Passage shown:
....................

Return to campus is music to professor’s ear

By Paul Mayne, Western News.  

“When I was in fourth year, I lived in a house on Piccadilly Street; now I just moved into a place less than a block away,” said Hodgson, who started teaching (trumpet) at Western this fall. “I really have come full circle, working in the same building and living in the same neighbourhood. If you told me during my undergrad I would be teaching here, I wouldn’t have believed you. It’s funny – and  great – how things happen.”

An accomplished solo, chamber and orchestral musician, Hodgson has been praised for his lyrical playing in his short career. He has been broadcast nationally as a soloist by CBC Radio’s The Signal, his orchestral performances include appearances with the New Jersey Symphony Orchestra and l’Orchestre de la Francophonie, and he can be heard on Naxos and Analekta records as principal trumpet for recordings of Bach’s Magnificat, Berlioz’s Symphonie Fantastique and Beethoven’s complete symphonies.

Growing up in Vancouver, Hodgson applied to university for music and engineering. Having come from a long line of engineers, he recalls the pressure to follow the family trait. But halfway through his final year of high school his mind was made up.

“I knew I had to do music. I couldn’t see myself doing anything else,” he said. “It wasn’t that I decided against engineering; I just loved music so much that there wasn’t anything else I’d be happy doing.”

Hodgson remembers vividly what brought him to Western.

....................

Supplied information:
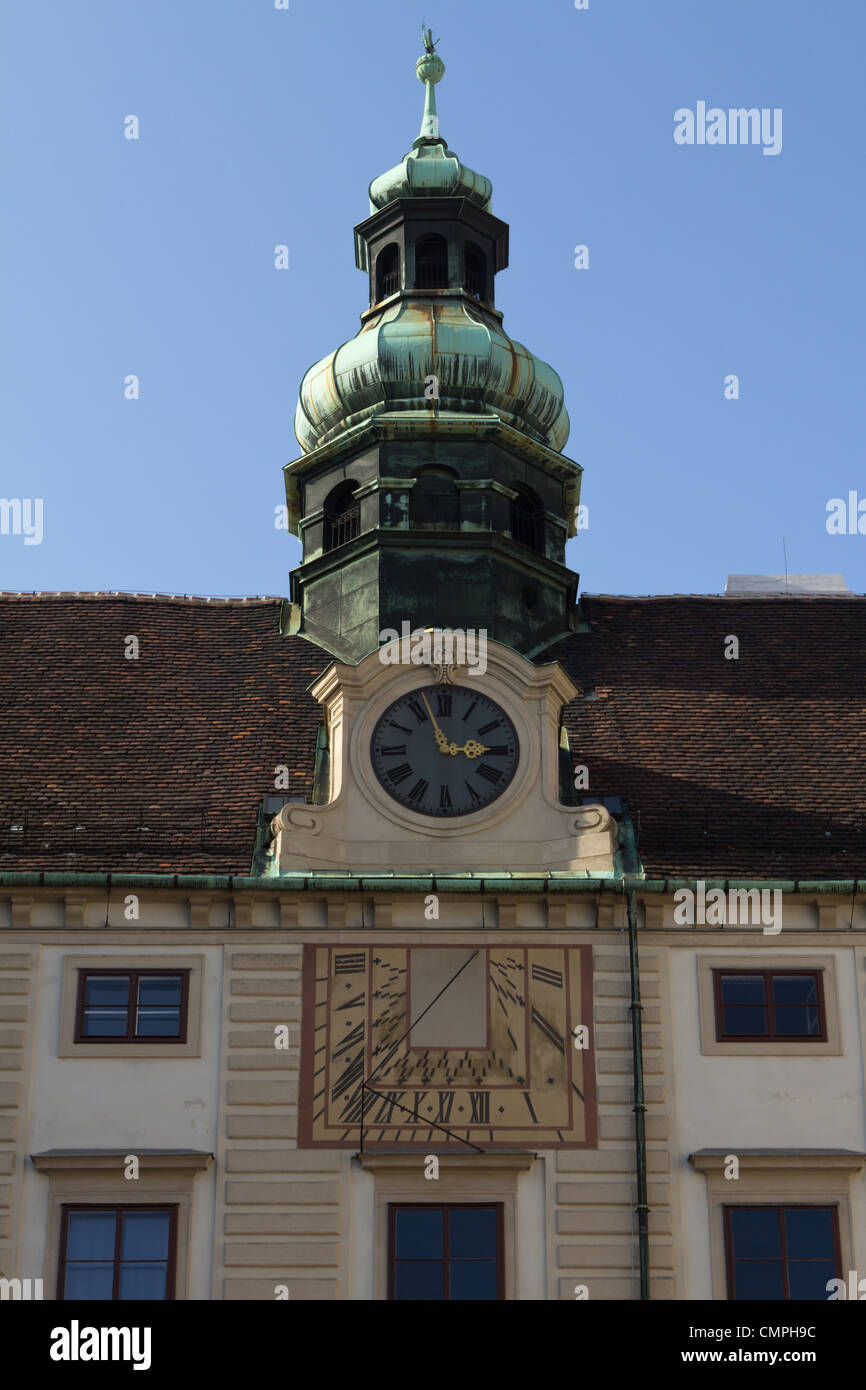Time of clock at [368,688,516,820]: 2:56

....................

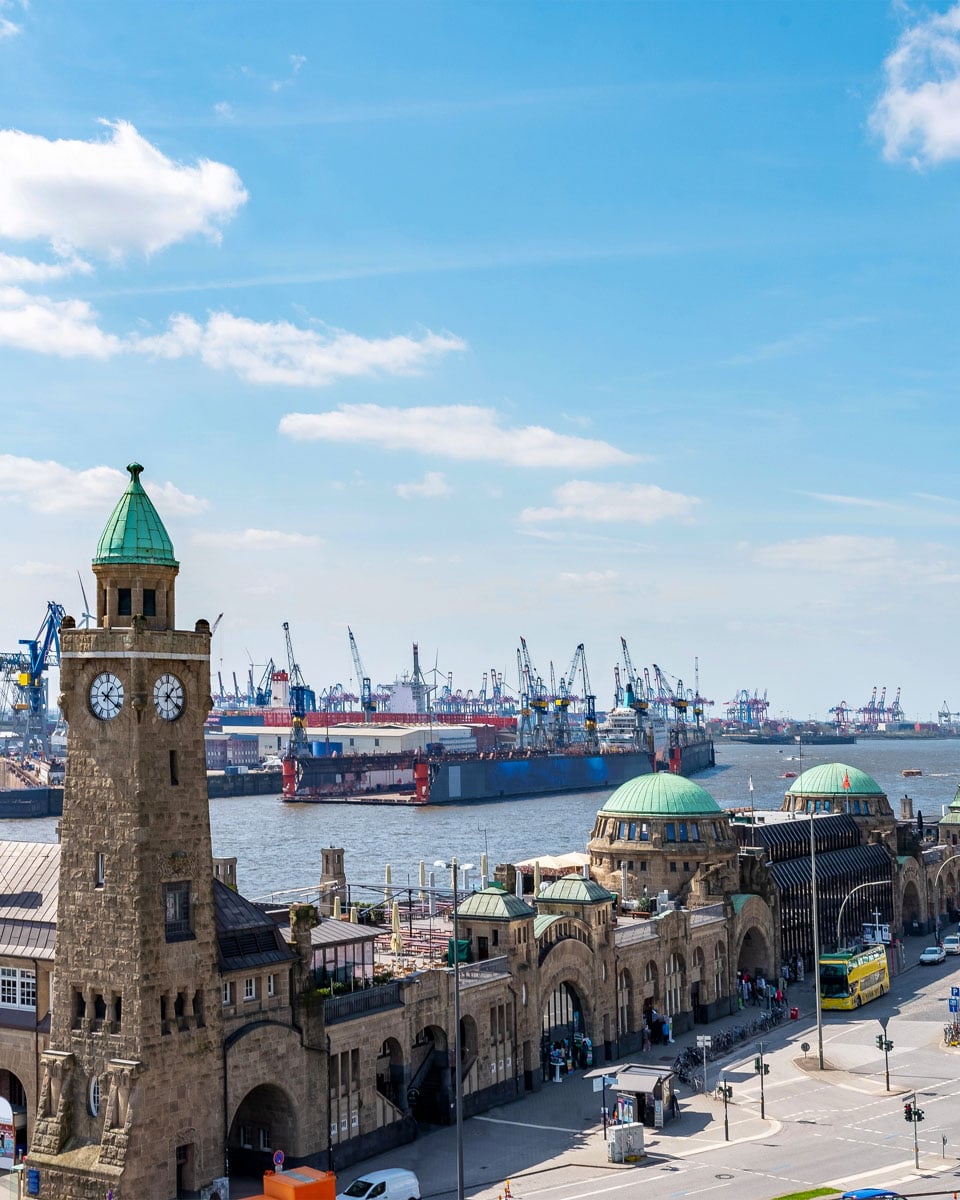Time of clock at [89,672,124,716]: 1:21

....................

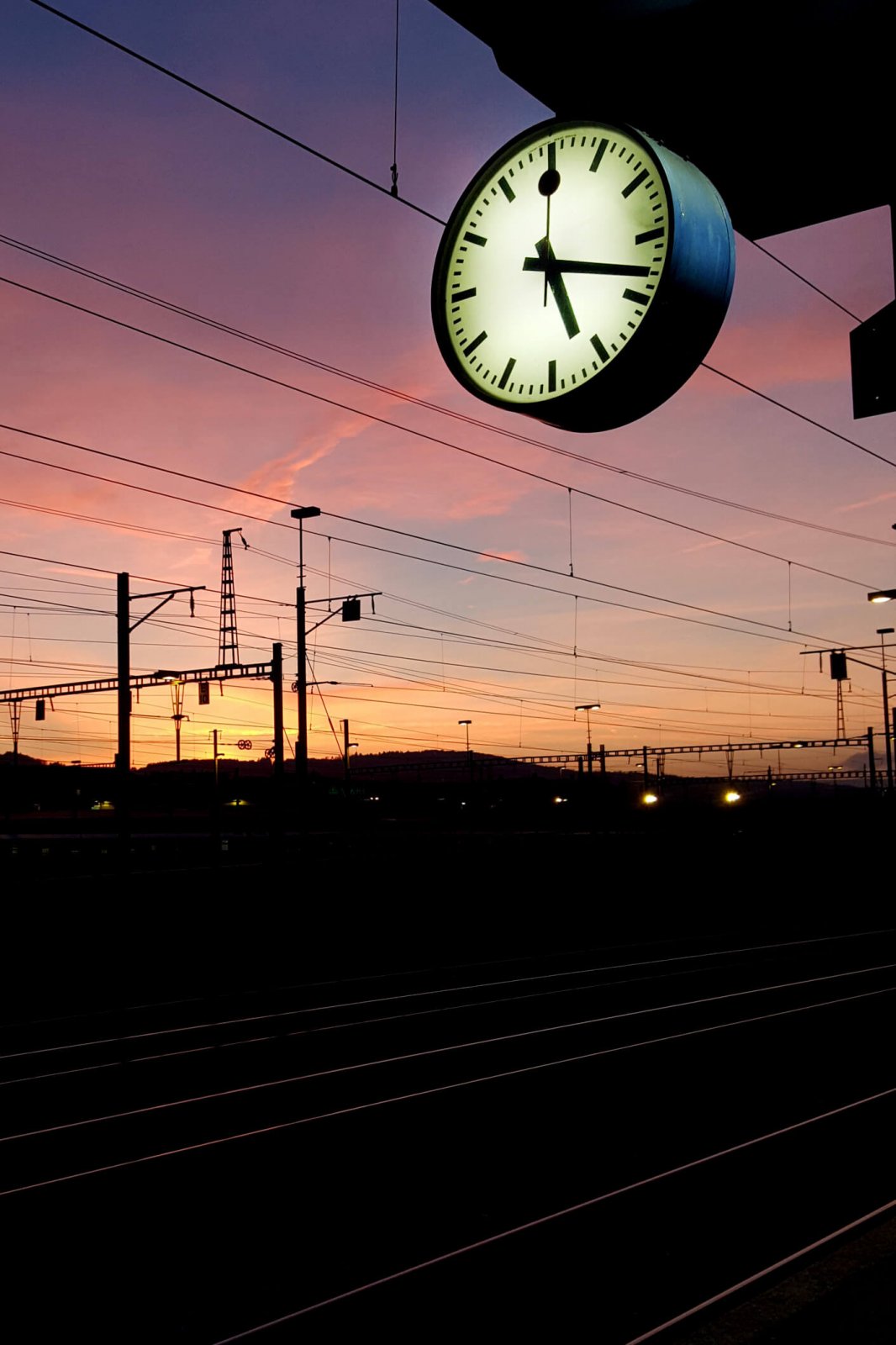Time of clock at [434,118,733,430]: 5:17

....................

Instruction 1: Translate this sentence from the Western News article about Hodgson into French: "Hodgson remembers vividly what brought him to Western."
Instruction 2: According to the Western News article about Hodgson, which instrument did he start teaching at Western this fall?

Full answer 1: Hodgson se souvient très clairement de ce qui l'a amené à Western.

Full answer 2: Trumpet.